(TÂCHES ET EXERCICES):
a. Traduisez en anglais cette phrase de l'extrait sur l'étude Séralini : « La revue scientifique a publié en ligne une vingtaine de lettres de détracteurs ainsi qu'une « réponse aux critiques » rédigée par l'équipe Séralini. »
b. Extrayez de l'extrait sur l'étude Séralini tout le passage qui va de « C’est à quoi » jusqu'à « de l’industrie. (...) ».
c. D'après l'extrait sur l'étude Séralini, quelle revue a publié l'étude du professeur Gilles-Eric Séralini ?

(TEXTE ÉTUDIÉ):
Pour enterrer définitivement l’étude controversée du professeur Gilles-Eric Séralini tendant à démontrer la nocivité potentielle d’un maïs OGM et de l’herbicide Roundup,ses détracteurs ont trouvé un moyen simple : obtenir de la très sérieuse revue Food and Chemical Toxicology (FCT) qui l’a publiée, qu’elle se rétracte et « retire » l’étude de la liste de ses publications.

C’est à quoi s’emploient de nombreux experts, dans une bataille qui ressemble à une opération savemment orchestrée. Une véritable guerre de relations publiques où tous les coups sont permis.

La revue scientifique a publié en ligne une vingtaine de lettres de détracteurs ainsi qu’une « réponse aux critiques » rédigée par l’équipe Séralini. Débat scientifique légitime, me diriez-vous ? Pourtant, derrière la cohorte des titres universitaires affichés, se dessine une « biotech-sphère » où s’entremêlent chercheurs en biotechnologie, spécialistes en politique de régulation et représentants de l’industrie. (...)

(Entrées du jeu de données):
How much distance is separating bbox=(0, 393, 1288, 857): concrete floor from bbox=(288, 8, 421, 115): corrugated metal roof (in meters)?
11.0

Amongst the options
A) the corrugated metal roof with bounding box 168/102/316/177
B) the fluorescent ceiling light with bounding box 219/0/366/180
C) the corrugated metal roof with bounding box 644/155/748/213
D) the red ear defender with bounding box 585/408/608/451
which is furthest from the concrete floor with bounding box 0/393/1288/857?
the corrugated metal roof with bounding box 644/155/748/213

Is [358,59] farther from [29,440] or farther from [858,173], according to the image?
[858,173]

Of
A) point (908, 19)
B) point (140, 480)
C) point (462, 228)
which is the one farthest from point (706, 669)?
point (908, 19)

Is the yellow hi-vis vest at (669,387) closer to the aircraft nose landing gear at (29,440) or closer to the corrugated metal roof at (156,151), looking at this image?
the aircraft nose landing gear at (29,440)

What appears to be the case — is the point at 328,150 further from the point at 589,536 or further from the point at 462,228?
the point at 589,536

--

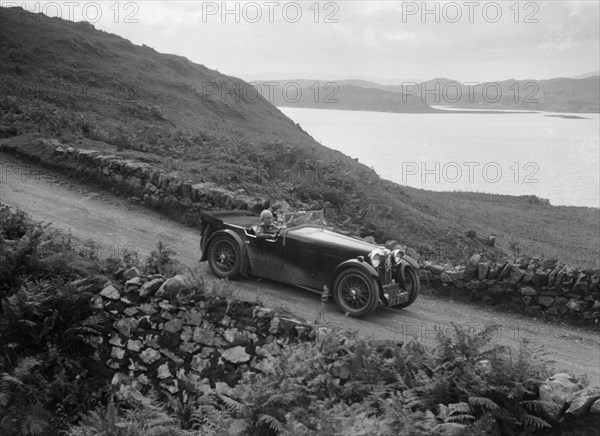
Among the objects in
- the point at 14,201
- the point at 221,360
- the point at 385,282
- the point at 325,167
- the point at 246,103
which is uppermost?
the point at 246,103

(RÉPONSES NUMÉROTÉES):
a. The scientific journal published online some twenty letters from critics, along with a "response to the criticisms" written by the Séralini team.

b.
C’est à quoi s’emploient de nombreux experts, dans une bataille qui ressemble à une opération savemment orchestrée. Une véritable guerre de relations publiques où tous les coups sont permis.

La revue scientifique a publié en ligne une vingtaine de lettres de détracteurs ainsi qu’une « réponse aux critiques » rédigée par l’équipe Séralini. Débat scientifique légitime, me diriez-vous ? Pourtant, derrière la cohorte des titres universitaires affichés, se dessine une « biotech-sphère » où s’entremêlent chercheurs en biotechnologie, spécialistes en politique de régulation et représentants de l’industrie. (...)

c. La revue Food and Chemical Toxicology (FCT).